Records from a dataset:
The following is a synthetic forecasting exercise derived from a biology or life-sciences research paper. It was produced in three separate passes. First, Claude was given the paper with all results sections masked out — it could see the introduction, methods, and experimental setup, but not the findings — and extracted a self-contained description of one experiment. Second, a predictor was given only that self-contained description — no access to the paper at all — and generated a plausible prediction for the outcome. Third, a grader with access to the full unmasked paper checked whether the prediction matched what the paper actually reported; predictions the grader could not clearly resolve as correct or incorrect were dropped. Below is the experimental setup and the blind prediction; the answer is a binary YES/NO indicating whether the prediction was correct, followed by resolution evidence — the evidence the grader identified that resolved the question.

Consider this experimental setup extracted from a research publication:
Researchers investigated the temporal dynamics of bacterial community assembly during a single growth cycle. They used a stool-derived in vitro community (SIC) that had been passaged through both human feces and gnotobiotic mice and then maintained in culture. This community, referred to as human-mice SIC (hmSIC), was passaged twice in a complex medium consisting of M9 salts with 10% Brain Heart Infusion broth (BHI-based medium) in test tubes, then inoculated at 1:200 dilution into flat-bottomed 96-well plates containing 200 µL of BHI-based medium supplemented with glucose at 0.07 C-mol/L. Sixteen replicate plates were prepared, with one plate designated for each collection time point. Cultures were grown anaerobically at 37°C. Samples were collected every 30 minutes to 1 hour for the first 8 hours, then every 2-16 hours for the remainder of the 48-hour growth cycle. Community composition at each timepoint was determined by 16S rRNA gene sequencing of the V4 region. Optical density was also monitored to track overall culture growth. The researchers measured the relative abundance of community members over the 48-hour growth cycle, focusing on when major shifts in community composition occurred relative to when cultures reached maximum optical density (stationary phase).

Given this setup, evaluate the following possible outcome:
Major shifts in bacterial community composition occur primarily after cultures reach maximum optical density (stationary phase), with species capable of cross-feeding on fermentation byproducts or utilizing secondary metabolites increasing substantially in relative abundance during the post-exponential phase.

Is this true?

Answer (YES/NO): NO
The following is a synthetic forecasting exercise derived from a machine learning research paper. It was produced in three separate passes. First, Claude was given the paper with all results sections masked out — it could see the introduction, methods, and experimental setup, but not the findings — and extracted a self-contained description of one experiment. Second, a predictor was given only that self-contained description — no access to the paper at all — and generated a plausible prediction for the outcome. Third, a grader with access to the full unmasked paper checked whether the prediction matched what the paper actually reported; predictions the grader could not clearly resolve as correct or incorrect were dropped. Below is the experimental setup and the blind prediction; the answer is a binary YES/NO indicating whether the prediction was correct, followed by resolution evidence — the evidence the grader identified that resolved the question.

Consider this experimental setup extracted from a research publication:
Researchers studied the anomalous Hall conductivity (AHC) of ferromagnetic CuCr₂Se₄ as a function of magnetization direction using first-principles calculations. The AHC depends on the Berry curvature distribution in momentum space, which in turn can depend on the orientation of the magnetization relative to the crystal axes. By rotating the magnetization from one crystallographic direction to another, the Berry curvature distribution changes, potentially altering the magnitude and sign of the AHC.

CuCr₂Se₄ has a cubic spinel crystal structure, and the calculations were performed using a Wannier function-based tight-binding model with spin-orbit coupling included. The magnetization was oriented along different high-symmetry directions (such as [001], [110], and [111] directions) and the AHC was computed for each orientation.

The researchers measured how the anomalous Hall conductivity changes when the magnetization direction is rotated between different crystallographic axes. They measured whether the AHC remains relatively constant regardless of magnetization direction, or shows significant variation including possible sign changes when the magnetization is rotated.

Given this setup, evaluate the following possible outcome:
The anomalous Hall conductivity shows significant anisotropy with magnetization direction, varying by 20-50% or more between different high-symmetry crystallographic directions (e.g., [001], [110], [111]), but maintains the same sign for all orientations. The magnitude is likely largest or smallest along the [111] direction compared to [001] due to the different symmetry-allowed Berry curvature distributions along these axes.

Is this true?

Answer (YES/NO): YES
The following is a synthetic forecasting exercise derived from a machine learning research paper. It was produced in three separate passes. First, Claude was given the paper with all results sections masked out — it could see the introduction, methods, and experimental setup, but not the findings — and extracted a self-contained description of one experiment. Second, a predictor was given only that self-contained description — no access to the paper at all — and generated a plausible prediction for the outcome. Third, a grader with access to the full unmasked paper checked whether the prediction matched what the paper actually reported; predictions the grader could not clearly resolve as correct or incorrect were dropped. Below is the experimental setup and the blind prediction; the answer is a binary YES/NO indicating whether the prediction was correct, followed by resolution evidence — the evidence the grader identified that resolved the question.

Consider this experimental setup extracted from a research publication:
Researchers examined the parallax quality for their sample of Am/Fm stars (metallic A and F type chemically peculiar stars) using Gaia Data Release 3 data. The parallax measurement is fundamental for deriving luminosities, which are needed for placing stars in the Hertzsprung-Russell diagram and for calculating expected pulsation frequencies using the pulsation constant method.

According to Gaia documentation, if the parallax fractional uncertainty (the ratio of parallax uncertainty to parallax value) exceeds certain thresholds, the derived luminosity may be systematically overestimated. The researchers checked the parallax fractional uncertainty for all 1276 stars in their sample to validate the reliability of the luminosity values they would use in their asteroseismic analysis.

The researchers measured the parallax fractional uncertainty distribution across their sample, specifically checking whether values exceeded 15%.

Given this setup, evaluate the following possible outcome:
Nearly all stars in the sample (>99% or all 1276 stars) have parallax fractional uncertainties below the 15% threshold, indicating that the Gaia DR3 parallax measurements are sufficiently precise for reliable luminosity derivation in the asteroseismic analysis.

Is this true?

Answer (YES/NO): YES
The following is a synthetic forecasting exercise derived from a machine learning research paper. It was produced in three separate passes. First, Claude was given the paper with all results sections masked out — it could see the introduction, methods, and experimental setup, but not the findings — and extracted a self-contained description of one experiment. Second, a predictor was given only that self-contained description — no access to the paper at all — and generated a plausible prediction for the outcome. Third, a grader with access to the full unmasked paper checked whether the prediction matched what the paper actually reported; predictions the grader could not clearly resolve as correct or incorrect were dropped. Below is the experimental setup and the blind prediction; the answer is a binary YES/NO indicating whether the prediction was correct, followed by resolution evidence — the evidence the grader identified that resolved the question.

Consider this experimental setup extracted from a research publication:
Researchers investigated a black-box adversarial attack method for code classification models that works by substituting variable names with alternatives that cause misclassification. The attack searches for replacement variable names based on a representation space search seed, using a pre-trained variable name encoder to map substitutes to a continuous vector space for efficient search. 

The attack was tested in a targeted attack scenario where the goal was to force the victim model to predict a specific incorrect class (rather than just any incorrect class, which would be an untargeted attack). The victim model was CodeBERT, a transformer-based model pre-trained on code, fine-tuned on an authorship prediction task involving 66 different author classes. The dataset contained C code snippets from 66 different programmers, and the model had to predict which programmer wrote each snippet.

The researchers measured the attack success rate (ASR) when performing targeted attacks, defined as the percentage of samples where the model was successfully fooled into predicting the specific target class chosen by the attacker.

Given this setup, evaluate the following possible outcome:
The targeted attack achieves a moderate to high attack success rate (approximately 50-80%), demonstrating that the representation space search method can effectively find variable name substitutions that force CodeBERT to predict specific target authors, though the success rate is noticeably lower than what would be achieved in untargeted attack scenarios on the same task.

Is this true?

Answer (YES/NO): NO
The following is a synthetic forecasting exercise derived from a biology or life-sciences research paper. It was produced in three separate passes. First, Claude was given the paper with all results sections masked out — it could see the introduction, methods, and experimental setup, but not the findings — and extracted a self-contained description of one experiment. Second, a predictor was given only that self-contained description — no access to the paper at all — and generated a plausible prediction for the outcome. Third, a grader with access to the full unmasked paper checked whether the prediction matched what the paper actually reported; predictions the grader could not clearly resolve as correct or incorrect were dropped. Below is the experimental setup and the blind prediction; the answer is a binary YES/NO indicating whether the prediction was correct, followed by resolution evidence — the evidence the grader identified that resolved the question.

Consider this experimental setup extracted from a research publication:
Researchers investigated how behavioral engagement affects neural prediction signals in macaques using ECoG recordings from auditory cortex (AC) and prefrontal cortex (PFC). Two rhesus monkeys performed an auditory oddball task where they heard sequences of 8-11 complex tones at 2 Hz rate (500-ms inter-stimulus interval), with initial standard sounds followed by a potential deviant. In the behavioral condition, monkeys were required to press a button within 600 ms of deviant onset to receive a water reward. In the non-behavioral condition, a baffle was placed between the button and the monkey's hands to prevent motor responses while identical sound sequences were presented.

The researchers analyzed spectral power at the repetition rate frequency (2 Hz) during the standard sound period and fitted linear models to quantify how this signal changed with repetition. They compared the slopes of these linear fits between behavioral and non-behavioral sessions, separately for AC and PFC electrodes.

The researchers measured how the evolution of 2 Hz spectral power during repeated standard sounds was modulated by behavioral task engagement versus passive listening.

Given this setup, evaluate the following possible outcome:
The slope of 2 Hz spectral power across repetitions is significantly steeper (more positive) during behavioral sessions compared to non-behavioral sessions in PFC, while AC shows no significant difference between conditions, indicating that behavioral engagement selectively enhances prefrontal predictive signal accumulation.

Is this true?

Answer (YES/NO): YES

:: Required work ::
Nothing should appear in the answer except the lines above from the line with "The researchers analyzed" through the line with "The researchers measured how the evolution", both included, written out exactly.

:: Completed task ::
The researchers analyzed spectral power at the repetition rate frequency (2 Hz) during the standard sound period and fitted linear models to quantify how this signal changed with repetition. They compared the slopes of these linear fits between behavioral and non-behavioral sessions, separately for AC and PFC electrodes.

The researchers measured how the evolution of 2 Hz spectral power during repeated standard sounds was modulated by behavioral task engagement versus passive listening.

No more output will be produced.